A friend who resides in Galle had an interesting observation. Apart from personal services (mainly doctors and lawyers, who would need to be near their clients) there is very very limited scope for employment outside the capital and its suburbs. The only other opportunities are for a few bank staff, supermarkets and hotels.
He added that, even by the standards of the UK, which has a high concentration of businesses in or around the capital, Sri Lanka was excessively centralised.
Part of this is natural; due to the port and airport and relatively poor transport infrastructure elsewhere, any import or export business will locate close to the capital. When the density of population is high, it becomes viable to offer other services (restaurants, gyms, schools etc) and thie in turn attracts more people.
At one time I think the plantation companies used to run regional offices and so did the engineering firms (Browns, Walker & Grieg etc) that catered to the industry but these seem to have withered away. Better telecommunications probably means that it is possible to control a remote branch from head office.
Apart from overcrowding and excess pressure on resources and infrastructure, the lack of suitable employment opportunities in the regions is troubling.
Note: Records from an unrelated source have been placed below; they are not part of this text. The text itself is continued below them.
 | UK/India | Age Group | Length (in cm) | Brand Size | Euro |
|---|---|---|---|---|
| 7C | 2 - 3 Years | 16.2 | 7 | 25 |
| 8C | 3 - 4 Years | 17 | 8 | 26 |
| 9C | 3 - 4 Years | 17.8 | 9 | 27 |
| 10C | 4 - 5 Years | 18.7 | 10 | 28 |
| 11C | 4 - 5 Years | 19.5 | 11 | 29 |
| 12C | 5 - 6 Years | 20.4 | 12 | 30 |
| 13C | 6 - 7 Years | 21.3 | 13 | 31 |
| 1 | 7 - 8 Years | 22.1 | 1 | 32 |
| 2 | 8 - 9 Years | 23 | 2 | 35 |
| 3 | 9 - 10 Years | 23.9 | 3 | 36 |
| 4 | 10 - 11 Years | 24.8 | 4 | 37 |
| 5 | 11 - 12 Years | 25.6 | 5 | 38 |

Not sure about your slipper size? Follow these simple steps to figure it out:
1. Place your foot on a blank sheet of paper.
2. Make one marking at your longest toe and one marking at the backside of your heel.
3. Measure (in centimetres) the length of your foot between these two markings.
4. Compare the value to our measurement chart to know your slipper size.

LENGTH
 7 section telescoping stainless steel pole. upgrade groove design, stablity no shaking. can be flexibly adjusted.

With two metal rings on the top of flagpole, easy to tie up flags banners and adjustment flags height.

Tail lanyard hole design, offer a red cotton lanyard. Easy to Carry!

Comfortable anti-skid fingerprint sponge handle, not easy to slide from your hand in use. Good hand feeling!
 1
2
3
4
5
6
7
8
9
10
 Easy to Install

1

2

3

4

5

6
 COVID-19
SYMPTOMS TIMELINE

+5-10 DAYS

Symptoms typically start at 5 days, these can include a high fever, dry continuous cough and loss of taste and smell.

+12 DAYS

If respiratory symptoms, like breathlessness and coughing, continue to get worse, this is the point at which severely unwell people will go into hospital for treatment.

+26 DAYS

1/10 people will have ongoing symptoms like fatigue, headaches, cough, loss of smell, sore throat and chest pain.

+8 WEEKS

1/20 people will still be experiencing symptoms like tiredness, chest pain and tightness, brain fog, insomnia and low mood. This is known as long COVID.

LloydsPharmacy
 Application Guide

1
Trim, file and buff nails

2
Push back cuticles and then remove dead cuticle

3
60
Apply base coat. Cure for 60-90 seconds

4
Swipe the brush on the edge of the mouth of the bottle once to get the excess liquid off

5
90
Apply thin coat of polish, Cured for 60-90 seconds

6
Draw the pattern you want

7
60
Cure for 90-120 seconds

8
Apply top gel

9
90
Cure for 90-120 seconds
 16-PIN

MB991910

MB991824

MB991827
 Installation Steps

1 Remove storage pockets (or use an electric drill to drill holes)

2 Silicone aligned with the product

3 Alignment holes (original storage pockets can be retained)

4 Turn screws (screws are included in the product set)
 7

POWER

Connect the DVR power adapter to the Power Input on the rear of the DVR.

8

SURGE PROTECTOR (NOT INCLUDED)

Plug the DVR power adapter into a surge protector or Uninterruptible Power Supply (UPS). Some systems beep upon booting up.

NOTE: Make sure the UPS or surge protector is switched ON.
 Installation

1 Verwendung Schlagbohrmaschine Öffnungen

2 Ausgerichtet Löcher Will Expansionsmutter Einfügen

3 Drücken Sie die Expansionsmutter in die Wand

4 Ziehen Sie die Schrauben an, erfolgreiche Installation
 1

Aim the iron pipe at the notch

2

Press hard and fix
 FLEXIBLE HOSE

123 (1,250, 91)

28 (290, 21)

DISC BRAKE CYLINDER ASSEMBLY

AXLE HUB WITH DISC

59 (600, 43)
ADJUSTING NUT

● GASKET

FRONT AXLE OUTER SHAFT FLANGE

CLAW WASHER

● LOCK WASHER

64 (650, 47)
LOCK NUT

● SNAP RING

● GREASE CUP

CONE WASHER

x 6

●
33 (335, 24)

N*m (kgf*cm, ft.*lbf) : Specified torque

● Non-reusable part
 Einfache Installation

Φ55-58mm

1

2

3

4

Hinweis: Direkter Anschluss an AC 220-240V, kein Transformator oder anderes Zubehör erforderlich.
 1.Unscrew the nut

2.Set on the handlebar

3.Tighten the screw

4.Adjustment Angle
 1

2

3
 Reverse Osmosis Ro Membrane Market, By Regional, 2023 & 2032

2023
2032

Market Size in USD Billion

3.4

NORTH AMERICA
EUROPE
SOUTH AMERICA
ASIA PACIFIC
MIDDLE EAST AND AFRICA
My friend's suggestion was that Government offices be moved to the regions (something that can be done by fiat) with a set of regular pick up points in each city for documents to be moved. For example one could deposit a passport application at a supermarket or a bank in Colombo and it would be picked up and couriered to the passport office in Matara. Even better if most of the documentation could be done on-line, the couriering being limited to the most critical items only.
Making the popular schools open branches to cater to people in the regions will ease a huge burden on the transport and educational infrastructure. One only needs to look at the destination boards on school vans (some are from as far away as Hikkaduwa) to realise the magnitude of the problem.
President Premadasa tried to address this with his '500 garment factories' programme of getting companies to open factories in the regions, this was partially successful but the majority of them are still Colombo centric, being located within an hour or two of the capital.
Any thoughts on how this lop sidedness came about or possible solutions?